Fighting for men – One of
the most undignified things that any woman can do is to fight, argue, or curse
another woman over a man. It's a disgusting trend that used to be a school girl
thing, but today
adult women are doing it too. If both of you are in conflict – because his
choice is not clear - then that means that he's really not into any of you.
He's probably playing both of you. That man really does
not deserve love or attention from either one of you. Let him go.
3.
Joining female Cliques –
Women who make you feel unwelcome and unwanted within their circle of friends
are not to be trusted. Women cliques have become common in the workplace, at
church, in the
neighborhood. Cliques are the dwelling place of insecure women. Women who join
cliques are seeking refuge from their own lack of confidence by cocooning
themselves within this circle of supposed exclusivity. Again, the need to
belong to, or be part of a clique is also a sign of deeper insecurities.
Beware, cliques are usually encouraged and thrive on a type of gang mentality.
4.
Undermining each other –
Beware of any woman who can never celebrate your accomplishments with you. It
could be a new boyfriend, a promotion, an award, a new job, a new acquisition,
weight loss. If she has nothing positive to say to you about it, does not show emotional
support, or chooses to remain silent she is not a true friend. Real friends
know how to recognize and genuinely rejoice for
our successes with pride.
5.
Competing against each other
– You need to get this straight. There will always be another woman with nicer
hair, a more caring husband or boyfriend, better behaved children, a better
paying job, a bigger house, a more fashionable wardrobe – there will always be
some woman with more of what you don't have. Consequently, the only person that
you need to compete against is yourself. Strive to be the best that you can be
- for you. Competing against other women to prove yourself superior is a financial
and emotional drainer. Because of this mindless competition we become mean,
envious and hypocritical. It is pointless.

★ ★ ★ ★ ★ ★ ★

**WHAT IS NEEDED:**
In one to three sentences, explain why the passage on how women treat one another says the only person a woman needs to compete against is herself.

★ ★ ★ ★ ★ ★ ★

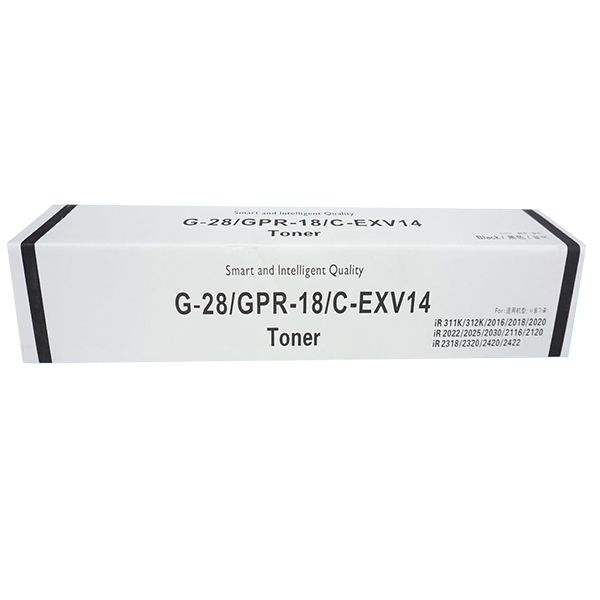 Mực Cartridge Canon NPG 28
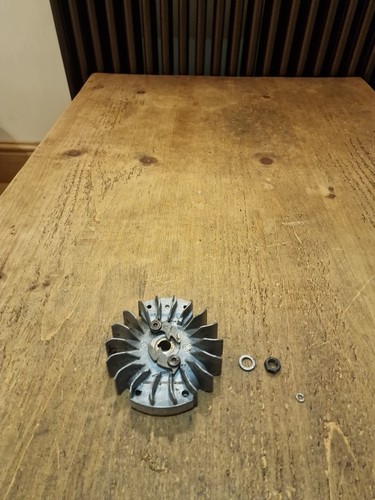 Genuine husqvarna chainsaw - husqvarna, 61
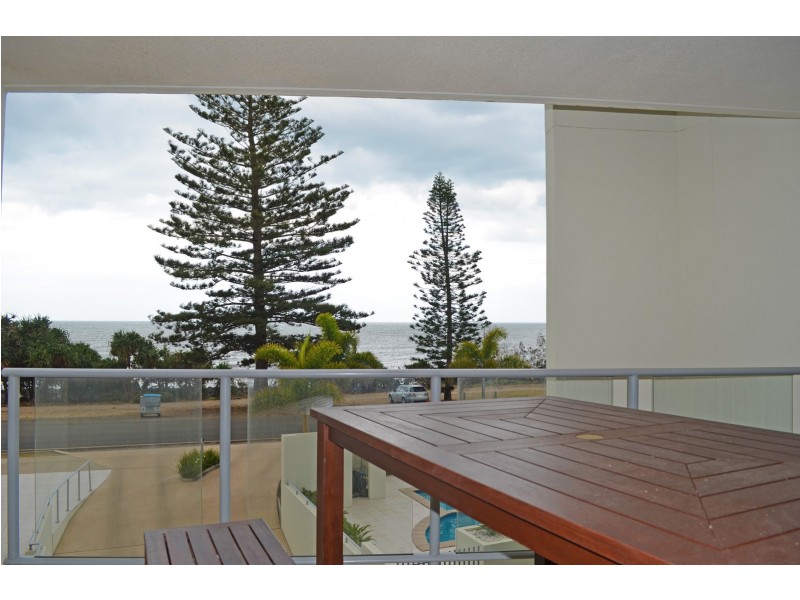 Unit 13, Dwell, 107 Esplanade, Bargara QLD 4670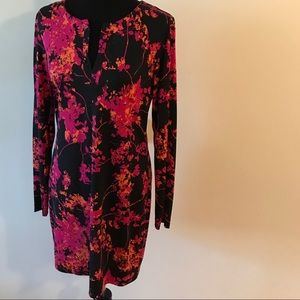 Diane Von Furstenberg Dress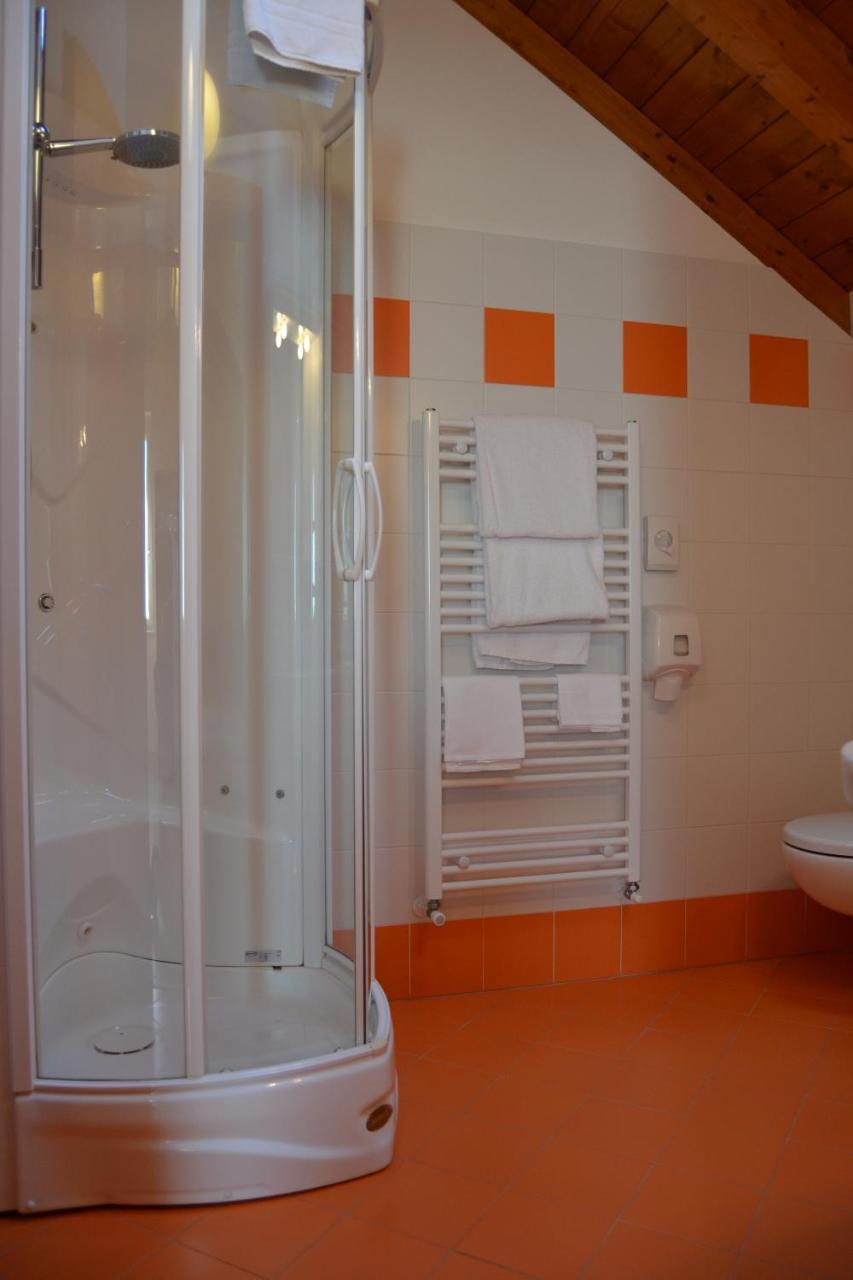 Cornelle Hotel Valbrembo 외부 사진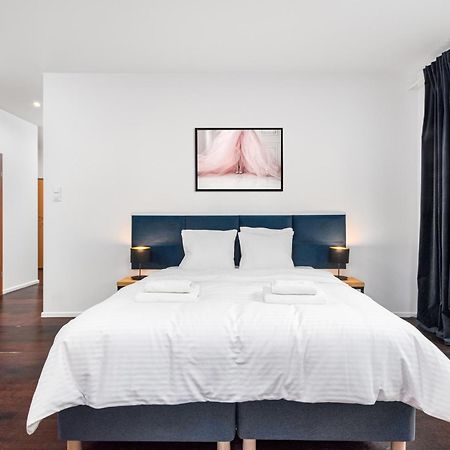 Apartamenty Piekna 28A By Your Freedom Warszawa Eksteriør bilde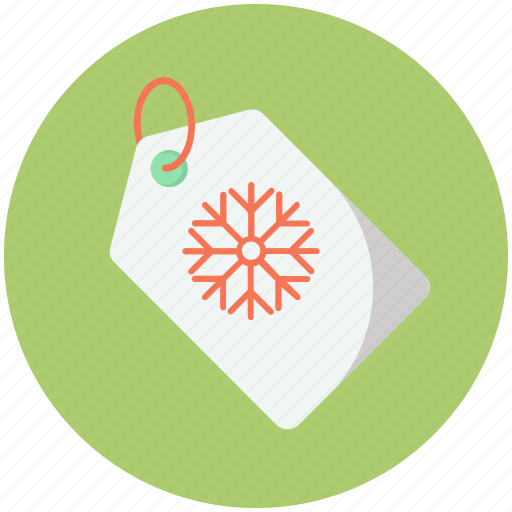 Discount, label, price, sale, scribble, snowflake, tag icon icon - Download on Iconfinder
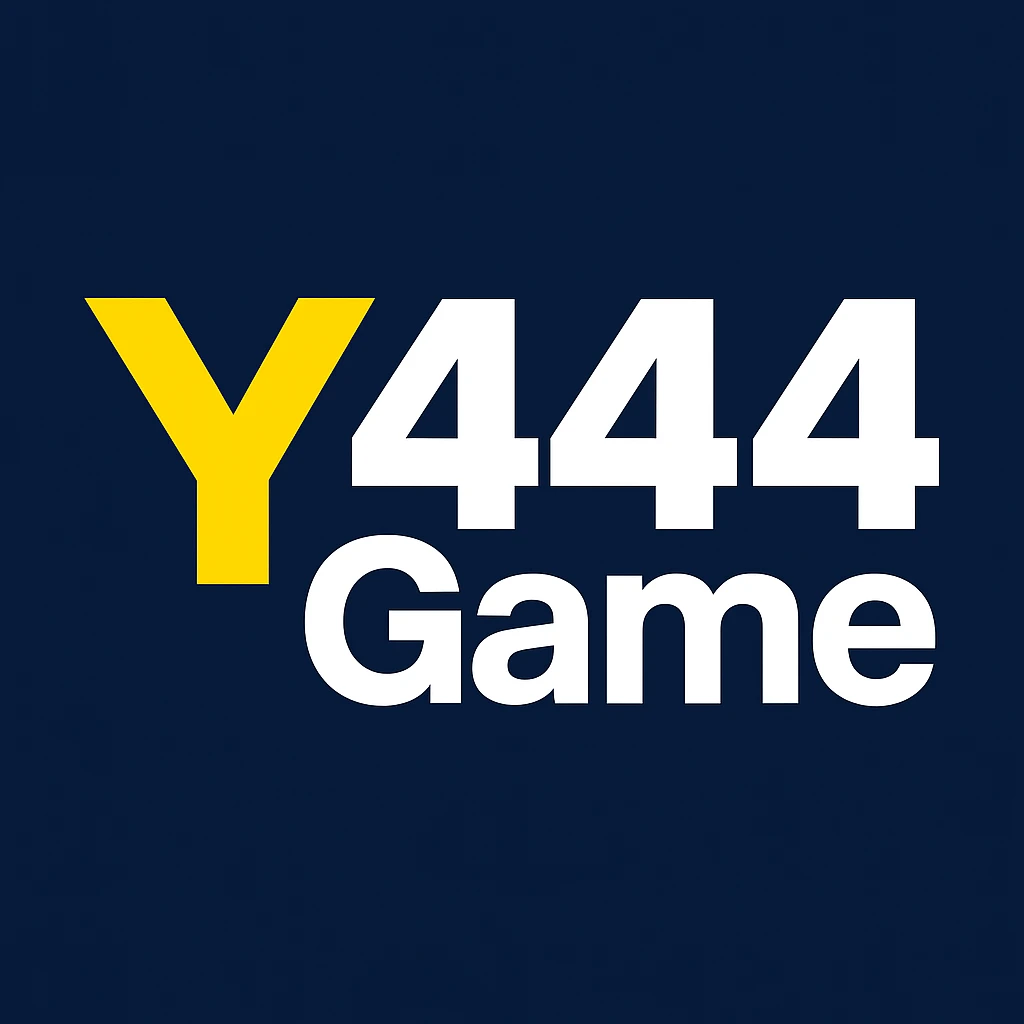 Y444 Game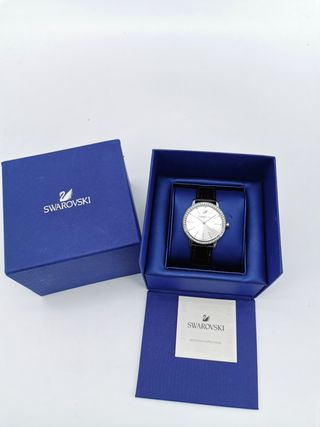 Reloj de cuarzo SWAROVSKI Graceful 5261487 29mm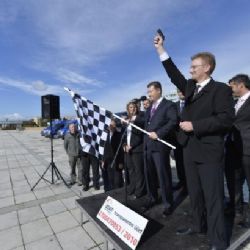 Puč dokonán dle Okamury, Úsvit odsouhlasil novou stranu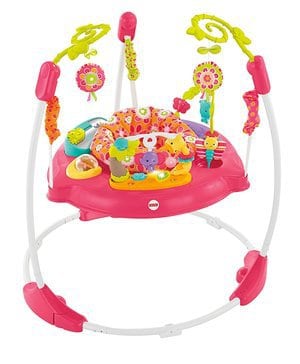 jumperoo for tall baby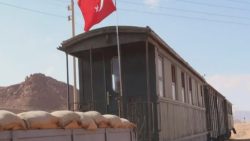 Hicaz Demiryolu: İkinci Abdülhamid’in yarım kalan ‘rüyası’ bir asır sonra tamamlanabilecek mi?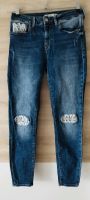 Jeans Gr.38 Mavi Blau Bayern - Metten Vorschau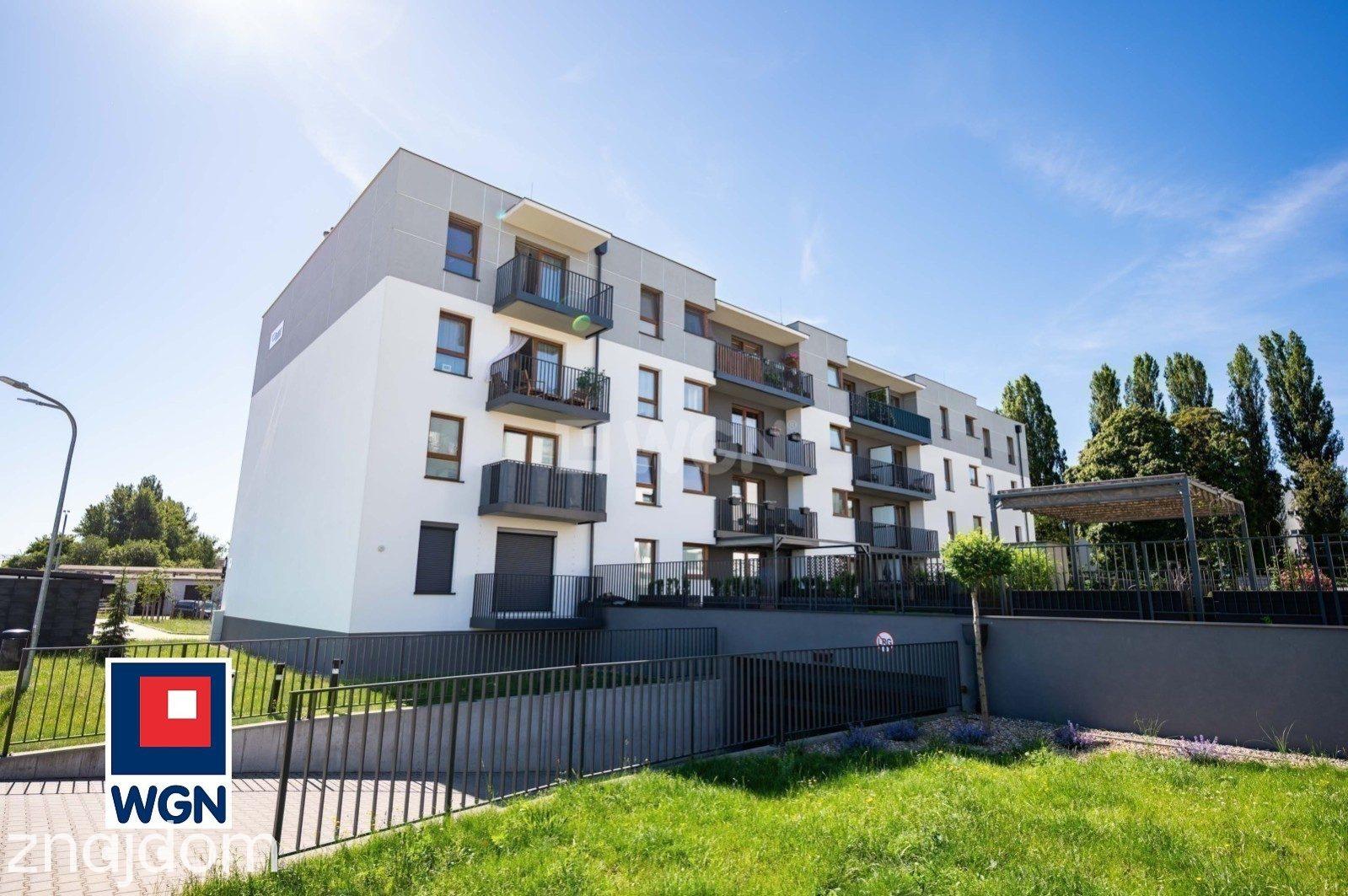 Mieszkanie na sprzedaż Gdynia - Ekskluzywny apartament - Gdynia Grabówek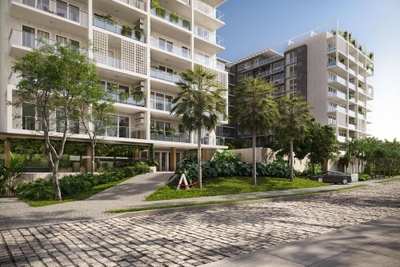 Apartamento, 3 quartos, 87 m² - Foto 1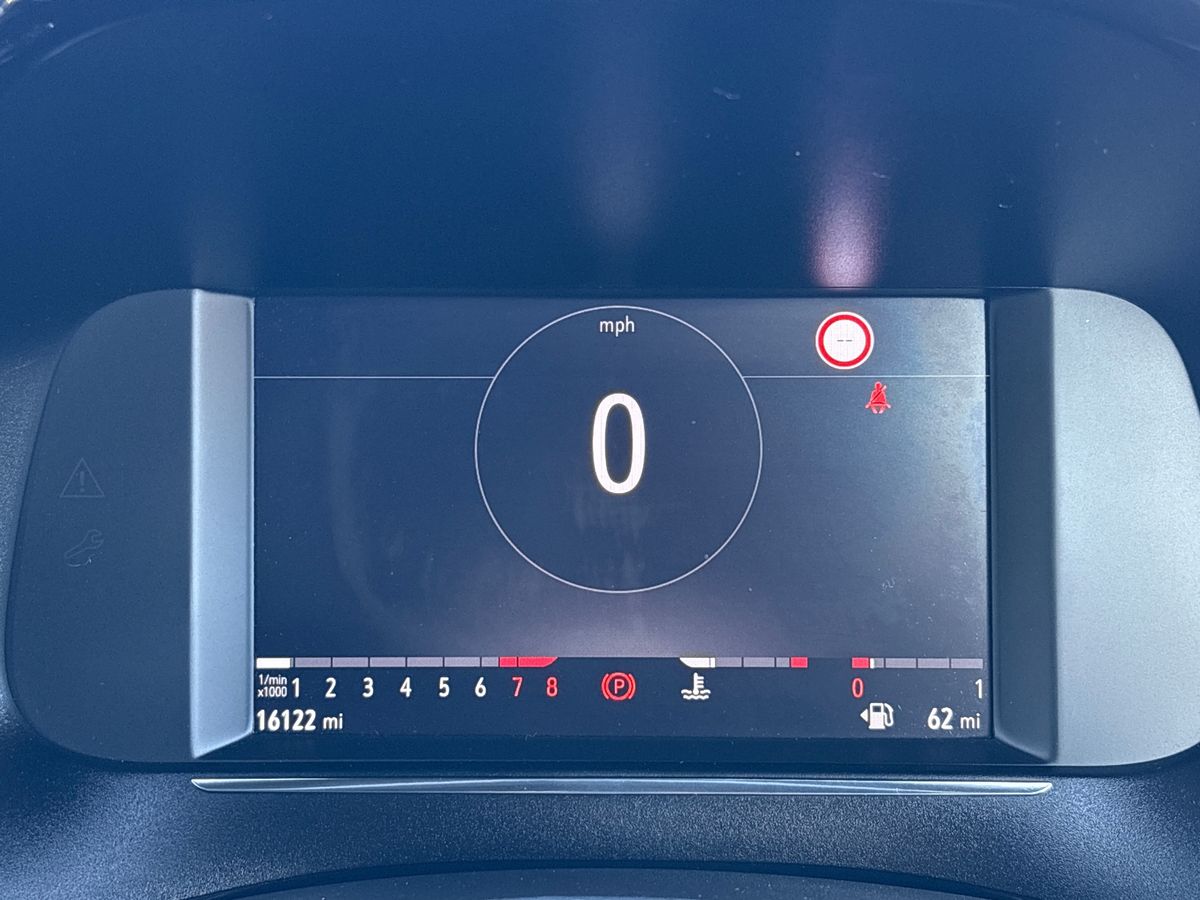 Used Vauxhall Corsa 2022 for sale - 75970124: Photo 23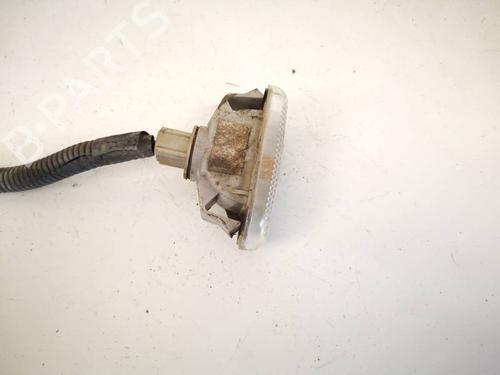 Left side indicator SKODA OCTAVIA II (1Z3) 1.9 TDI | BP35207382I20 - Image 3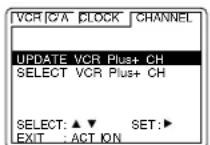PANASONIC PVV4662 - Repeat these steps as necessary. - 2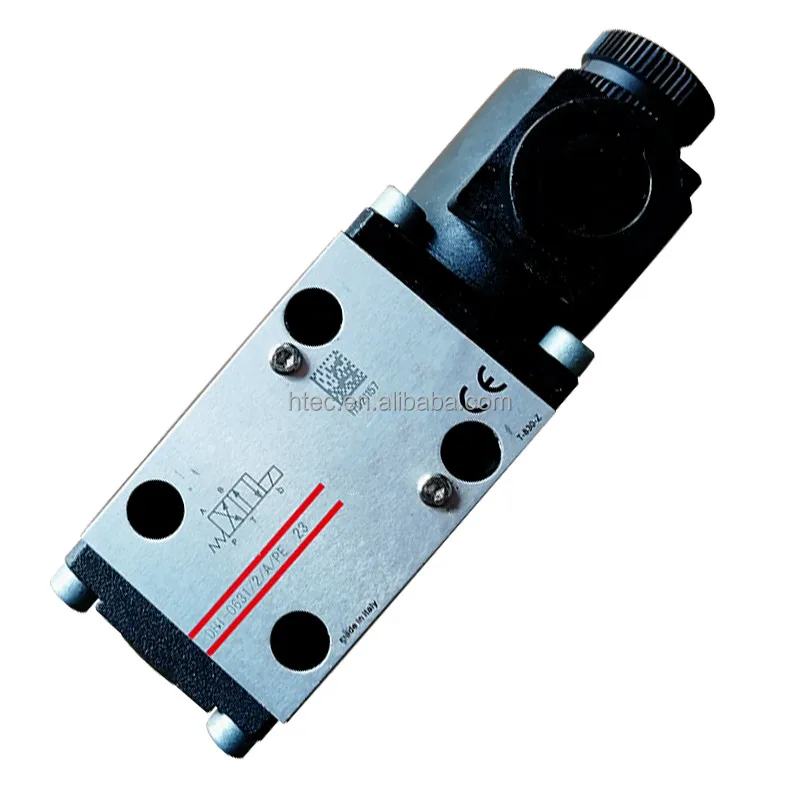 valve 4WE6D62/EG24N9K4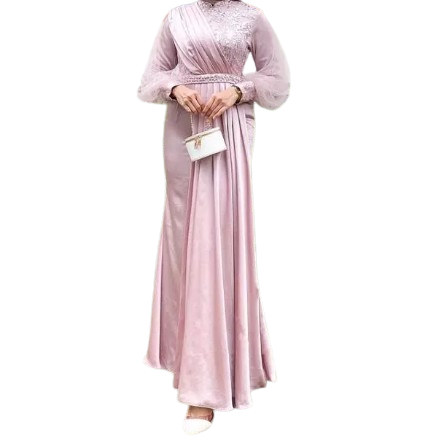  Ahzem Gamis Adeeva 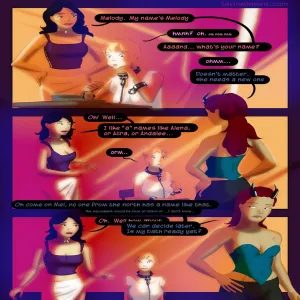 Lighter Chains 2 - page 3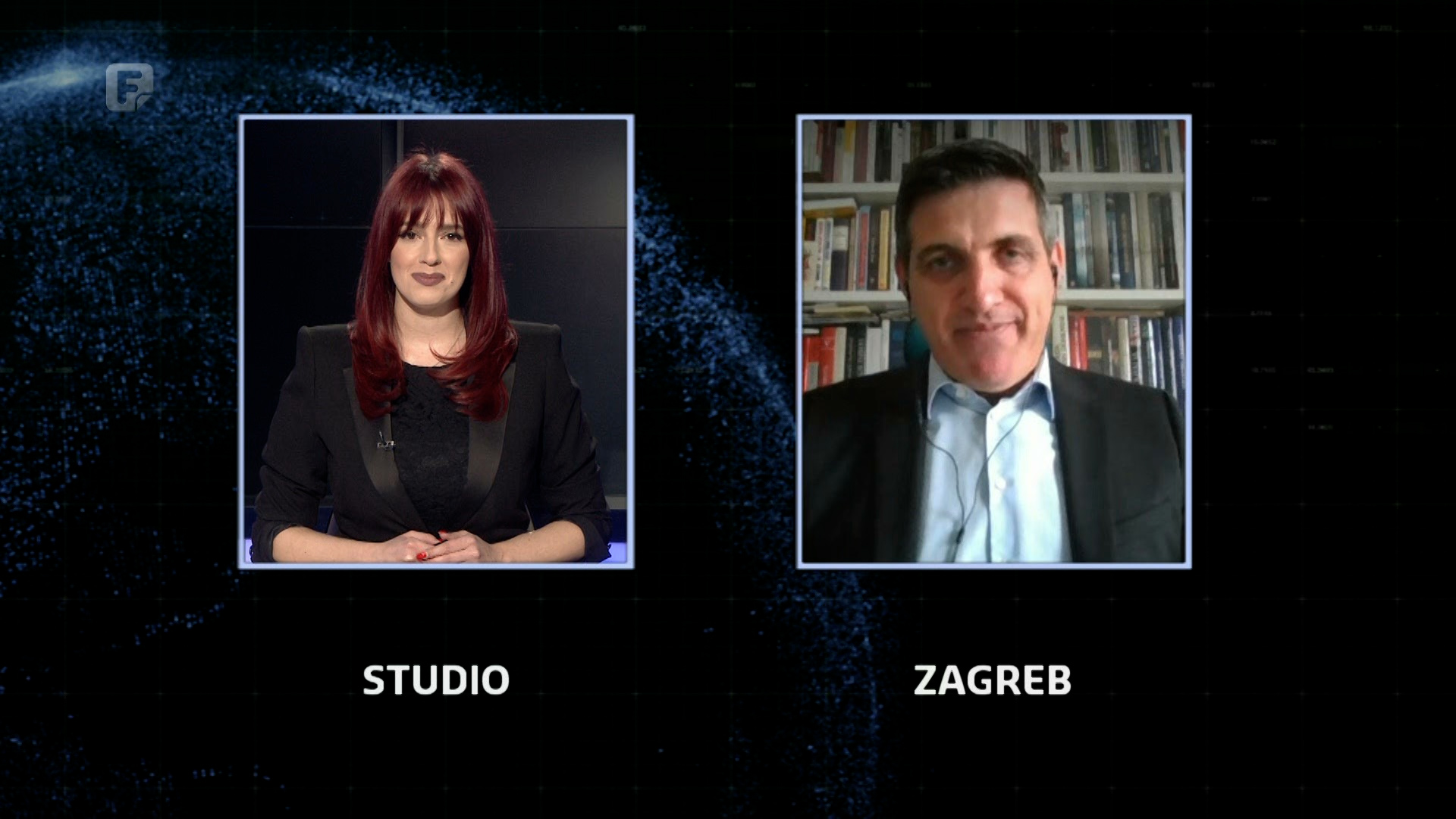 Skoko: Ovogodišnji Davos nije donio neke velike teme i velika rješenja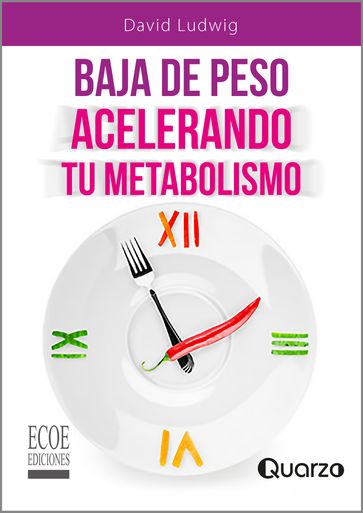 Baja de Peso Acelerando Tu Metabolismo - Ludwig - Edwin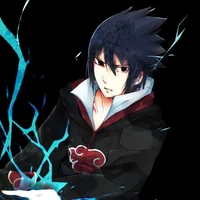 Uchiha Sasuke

★ ★ ★ ★ ★ ★ ★

**ANSWER BOX:**
There will always be some other woman with more of what you don't have, such as nicer hair, a more caring husband or boyfriend, better behaved children, a better paying job, a bigger house, or a more fashionable wardrobe. For that reason, the passage says the only competition worth having is with yourself, striving to be the best you can be for your own sake.